SHORT EXERCISE: Return the lines starting with the one containing "What is the extent of the" and going on through the one containing "3.54 metres", both included, copied without any change.

MATERIAL PROVIDED:
>> start
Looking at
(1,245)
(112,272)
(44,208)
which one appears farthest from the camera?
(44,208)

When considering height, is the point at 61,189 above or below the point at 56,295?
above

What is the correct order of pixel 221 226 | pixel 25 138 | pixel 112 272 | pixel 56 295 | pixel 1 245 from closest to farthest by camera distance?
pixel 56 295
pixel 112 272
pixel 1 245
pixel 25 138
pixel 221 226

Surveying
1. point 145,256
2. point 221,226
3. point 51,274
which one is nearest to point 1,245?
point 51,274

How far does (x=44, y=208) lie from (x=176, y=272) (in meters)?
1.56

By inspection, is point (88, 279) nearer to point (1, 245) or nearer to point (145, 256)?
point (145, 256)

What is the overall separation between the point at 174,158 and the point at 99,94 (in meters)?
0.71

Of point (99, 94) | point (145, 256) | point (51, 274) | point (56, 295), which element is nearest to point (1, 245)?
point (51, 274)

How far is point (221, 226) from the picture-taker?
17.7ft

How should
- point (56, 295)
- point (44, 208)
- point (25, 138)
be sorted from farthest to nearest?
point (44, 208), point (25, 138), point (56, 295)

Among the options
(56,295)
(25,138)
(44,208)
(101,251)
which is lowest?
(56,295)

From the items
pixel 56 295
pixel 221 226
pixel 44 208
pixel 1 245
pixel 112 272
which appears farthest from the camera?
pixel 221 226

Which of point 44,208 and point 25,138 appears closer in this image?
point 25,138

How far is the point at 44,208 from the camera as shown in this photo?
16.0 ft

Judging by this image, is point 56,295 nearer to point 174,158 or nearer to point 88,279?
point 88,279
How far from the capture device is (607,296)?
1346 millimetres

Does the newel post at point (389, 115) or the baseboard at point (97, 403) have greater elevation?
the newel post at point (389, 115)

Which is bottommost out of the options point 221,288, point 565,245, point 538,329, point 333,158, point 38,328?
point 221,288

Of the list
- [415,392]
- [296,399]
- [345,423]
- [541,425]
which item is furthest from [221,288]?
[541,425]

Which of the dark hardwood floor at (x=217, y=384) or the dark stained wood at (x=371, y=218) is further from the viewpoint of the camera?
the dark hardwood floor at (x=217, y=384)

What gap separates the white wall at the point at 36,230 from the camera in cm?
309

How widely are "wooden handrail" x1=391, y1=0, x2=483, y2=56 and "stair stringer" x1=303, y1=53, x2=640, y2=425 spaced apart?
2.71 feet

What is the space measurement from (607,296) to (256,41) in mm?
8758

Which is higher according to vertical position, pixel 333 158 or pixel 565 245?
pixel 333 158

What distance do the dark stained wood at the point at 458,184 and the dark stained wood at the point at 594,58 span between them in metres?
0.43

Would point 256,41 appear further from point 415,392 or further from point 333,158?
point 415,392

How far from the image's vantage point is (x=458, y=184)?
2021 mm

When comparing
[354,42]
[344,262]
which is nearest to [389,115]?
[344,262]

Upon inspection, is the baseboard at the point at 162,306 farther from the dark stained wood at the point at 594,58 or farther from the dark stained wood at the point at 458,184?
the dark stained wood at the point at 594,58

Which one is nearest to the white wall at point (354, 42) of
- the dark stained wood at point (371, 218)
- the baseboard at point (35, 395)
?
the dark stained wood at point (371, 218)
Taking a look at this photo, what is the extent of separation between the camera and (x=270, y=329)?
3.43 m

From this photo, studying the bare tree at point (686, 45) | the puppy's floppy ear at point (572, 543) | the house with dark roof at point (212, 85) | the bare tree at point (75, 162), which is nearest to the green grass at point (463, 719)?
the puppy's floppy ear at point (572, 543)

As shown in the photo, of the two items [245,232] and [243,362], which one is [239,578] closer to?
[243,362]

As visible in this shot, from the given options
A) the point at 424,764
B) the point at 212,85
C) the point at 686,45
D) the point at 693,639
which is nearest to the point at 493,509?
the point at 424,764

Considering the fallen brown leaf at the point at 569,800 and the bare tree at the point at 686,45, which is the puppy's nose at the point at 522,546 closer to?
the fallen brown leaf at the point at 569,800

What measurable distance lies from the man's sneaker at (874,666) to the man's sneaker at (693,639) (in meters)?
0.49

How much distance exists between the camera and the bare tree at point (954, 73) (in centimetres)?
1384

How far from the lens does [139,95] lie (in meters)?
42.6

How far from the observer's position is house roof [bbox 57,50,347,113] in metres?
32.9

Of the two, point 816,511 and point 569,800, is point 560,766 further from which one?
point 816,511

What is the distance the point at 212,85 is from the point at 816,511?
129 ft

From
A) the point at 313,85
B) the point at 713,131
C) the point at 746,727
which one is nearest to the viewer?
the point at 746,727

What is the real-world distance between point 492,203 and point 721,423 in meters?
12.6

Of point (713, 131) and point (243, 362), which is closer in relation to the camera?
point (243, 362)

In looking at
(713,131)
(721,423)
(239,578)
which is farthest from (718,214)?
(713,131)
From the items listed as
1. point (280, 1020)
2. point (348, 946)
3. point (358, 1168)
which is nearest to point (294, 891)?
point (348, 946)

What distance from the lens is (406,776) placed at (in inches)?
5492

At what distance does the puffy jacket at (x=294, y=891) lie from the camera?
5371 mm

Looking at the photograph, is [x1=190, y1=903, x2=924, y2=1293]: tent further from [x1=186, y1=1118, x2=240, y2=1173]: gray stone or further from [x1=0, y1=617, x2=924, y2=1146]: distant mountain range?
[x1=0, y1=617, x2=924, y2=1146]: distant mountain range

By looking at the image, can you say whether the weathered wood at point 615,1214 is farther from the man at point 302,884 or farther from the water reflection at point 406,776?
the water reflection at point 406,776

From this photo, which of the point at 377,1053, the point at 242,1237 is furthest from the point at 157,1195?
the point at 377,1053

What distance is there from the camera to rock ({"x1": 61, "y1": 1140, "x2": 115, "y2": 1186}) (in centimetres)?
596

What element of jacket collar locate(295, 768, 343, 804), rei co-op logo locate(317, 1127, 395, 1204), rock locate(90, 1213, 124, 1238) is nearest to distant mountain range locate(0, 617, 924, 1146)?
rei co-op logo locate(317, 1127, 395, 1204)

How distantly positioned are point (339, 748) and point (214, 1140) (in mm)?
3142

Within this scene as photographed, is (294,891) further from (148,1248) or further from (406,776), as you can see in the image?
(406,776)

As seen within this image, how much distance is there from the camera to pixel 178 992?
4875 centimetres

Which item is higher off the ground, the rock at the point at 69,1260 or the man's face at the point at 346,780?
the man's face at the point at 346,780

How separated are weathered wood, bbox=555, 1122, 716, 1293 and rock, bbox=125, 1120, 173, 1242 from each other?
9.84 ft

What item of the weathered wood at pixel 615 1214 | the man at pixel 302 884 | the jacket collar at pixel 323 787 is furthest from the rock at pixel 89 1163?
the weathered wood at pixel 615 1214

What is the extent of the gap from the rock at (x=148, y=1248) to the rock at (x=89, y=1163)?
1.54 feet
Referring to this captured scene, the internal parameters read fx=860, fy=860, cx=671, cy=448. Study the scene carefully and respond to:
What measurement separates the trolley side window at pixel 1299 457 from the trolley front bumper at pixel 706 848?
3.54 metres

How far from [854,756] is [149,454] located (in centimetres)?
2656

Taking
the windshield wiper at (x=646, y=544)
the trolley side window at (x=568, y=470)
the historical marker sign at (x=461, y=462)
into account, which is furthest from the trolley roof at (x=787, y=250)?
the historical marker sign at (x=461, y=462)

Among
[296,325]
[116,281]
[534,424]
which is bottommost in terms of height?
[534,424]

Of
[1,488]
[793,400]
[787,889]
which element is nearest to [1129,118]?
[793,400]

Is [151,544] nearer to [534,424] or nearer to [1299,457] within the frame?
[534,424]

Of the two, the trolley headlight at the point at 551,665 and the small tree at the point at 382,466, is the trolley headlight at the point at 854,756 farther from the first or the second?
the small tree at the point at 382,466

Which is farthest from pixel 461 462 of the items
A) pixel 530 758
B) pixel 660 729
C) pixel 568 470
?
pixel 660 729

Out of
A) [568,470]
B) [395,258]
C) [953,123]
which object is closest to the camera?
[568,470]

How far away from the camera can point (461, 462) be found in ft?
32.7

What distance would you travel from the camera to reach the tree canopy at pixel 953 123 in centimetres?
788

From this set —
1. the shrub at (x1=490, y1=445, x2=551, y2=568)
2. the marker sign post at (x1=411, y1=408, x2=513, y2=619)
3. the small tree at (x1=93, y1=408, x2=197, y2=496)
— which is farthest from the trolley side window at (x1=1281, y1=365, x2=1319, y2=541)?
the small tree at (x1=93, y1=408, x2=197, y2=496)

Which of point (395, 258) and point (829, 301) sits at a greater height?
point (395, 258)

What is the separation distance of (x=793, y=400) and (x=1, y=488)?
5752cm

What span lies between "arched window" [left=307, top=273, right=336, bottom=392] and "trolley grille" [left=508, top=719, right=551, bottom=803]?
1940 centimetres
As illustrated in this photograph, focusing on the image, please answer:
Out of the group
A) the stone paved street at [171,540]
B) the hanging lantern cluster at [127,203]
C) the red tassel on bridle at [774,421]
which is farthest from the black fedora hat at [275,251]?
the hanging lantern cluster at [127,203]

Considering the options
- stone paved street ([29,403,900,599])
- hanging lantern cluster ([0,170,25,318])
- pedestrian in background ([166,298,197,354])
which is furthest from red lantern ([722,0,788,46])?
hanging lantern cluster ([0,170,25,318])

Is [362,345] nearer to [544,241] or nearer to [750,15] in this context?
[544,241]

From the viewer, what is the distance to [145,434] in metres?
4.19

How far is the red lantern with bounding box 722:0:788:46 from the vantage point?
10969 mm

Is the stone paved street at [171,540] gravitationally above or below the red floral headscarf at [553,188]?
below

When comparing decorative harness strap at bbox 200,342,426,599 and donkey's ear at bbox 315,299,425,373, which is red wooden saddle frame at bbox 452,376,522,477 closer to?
>> end
SOLUTION FOR THIS EXERCISE:
What is the extent of the gap from the rock at (x=148, y=1248) to the rock at (x=89, y=1163)?
1.54 feet
Referring to this captured scene, the internal parameters read fx=860, fy=860, cx=671, cy=448. Study the scene carefully and respond to:
What measurement separates the trolley side window at pixel 1299 457 from the trolley front bumper at pixel 706 848?
3.54 metres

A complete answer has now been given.